■ **PROVIDED TEXT**

**********

What is your trading style?

What is your trading style?

Trading styles
Photo by @Korneevamaha


Every trader is different. We have different personalities and react in different ways to each type of circumstance. It’s therefore important to understand what style of trading you should be used when trading the financial markets.

Why your trading style is important

How you trade will reflect your personality and how you react in certain circumstances. Beginner traders will often experiment with how they want to trade, they’ll test each style of trading to find which suits them best.

They’ll also use experienced traders and copy their styles to see if it suits them. Copying other traders and testing is a good idea but simply relying on a professional’s strategy might prove not to work because their personality will be different to yours.

By all means, give it a go, and if you like it, adapt it to you and your style but replicating it exactly does not mean you will see the same returns as that trader.

What are the trading styles?

So, what are the trading styles you should be using? There are four main styles of trading, which span over different time frames; scalping, day trading, swing trading, position trading.

**********

■ **GIVEN EXERCISE 1**
Please copy the trading styles text, starting with "Every trader is" and going on through "the financial markets.", and put "stock markets" in place of "financial markets".
■ **GIVEN EXERCISE 2**
Gather every line of the rows below that contains the string "emblem".

■ **GIVEN ENTRIES**
**********

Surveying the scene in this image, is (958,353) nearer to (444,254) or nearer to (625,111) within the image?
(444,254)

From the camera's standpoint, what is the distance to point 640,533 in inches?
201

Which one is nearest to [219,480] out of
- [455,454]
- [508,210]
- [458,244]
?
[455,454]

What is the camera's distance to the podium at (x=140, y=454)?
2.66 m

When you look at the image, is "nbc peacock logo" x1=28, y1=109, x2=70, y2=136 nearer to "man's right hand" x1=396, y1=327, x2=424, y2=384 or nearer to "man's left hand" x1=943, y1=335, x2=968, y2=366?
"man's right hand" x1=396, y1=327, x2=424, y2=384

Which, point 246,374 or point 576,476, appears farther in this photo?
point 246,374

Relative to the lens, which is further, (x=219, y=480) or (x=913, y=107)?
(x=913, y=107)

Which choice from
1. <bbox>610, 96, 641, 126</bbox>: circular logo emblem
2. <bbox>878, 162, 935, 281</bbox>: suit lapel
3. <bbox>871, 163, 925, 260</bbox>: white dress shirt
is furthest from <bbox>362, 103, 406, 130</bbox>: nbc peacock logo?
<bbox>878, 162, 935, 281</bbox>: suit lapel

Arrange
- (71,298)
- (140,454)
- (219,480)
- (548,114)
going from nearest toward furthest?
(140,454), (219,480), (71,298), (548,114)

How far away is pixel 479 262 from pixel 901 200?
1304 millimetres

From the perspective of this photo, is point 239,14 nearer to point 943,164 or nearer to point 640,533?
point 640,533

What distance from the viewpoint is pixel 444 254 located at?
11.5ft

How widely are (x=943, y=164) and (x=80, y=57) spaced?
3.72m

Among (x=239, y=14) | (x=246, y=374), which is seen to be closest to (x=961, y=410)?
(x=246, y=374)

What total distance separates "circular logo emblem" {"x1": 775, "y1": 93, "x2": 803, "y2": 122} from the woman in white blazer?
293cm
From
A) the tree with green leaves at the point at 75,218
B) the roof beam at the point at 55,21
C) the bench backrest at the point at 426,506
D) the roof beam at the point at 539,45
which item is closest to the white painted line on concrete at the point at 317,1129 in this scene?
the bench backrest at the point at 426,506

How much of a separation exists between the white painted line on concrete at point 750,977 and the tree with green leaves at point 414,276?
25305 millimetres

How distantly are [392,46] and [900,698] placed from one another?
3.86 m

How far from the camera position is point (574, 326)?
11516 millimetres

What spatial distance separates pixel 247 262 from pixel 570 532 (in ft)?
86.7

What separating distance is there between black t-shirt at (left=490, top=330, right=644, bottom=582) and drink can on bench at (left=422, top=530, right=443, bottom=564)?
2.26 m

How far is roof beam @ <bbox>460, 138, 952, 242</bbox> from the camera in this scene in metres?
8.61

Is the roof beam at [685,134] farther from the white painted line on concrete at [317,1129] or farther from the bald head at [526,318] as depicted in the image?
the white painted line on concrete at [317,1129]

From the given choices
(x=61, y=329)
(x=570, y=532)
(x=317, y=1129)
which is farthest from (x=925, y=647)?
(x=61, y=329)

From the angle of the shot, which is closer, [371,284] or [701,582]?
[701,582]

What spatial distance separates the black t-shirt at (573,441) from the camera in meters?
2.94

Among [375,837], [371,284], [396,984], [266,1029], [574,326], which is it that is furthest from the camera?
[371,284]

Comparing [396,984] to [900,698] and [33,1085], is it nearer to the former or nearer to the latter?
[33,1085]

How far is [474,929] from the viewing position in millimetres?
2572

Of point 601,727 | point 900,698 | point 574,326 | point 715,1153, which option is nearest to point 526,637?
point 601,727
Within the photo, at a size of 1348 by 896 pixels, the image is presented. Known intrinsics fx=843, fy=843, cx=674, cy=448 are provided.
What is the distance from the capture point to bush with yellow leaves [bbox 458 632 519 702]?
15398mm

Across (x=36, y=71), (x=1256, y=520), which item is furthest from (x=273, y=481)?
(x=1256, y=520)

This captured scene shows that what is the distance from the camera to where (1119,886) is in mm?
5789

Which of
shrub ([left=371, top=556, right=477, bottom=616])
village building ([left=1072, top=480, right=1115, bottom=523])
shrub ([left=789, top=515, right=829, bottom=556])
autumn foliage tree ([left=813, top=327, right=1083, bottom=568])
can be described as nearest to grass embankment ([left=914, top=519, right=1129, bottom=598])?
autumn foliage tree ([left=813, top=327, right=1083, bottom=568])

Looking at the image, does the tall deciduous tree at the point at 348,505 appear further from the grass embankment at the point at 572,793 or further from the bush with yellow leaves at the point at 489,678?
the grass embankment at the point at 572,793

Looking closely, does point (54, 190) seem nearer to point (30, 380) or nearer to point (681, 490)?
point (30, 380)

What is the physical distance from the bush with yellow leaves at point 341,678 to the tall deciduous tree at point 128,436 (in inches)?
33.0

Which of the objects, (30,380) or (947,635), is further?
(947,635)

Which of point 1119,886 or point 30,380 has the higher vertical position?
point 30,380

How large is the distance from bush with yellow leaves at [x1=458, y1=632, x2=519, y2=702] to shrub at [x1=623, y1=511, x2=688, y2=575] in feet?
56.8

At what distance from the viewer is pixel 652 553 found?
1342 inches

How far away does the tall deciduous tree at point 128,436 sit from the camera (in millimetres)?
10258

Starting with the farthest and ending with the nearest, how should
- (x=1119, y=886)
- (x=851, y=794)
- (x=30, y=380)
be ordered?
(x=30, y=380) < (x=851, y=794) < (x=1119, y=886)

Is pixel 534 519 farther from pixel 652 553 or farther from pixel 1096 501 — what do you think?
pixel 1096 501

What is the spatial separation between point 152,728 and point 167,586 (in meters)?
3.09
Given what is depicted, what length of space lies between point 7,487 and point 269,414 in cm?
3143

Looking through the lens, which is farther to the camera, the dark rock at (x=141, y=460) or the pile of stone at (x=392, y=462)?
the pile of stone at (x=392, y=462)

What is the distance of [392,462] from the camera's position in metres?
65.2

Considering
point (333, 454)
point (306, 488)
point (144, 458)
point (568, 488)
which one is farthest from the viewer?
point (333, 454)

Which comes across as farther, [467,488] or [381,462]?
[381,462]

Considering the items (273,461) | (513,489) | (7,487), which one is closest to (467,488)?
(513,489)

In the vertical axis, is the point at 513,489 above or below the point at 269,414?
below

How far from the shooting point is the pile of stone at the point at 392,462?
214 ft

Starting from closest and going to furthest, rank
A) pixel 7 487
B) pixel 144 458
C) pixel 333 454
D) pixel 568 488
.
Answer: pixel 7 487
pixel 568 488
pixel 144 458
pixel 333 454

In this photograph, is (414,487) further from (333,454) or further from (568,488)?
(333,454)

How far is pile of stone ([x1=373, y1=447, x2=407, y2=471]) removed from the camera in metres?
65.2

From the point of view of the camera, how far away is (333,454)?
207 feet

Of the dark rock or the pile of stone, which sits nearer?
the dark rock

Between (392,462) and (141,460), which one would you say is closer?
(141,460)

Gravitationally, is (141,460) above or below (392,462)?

**********

■ **COMPLETE ANSWER 1**
Every trader is different. We have different personalities and react in different ways to each type of circumstance. It’s therefore important to understand what style of trading you should be used when trading the stock markets.

■ **COMPLETE ANSWER 2**
1. <bbox>610, 96, 641, 126</bbox>: circular logo emblem
What total distance separates "circular logo emblem" {"x1": 775, "y1": 93, "x2": 803, "y2": 122} from the woman in white blazer?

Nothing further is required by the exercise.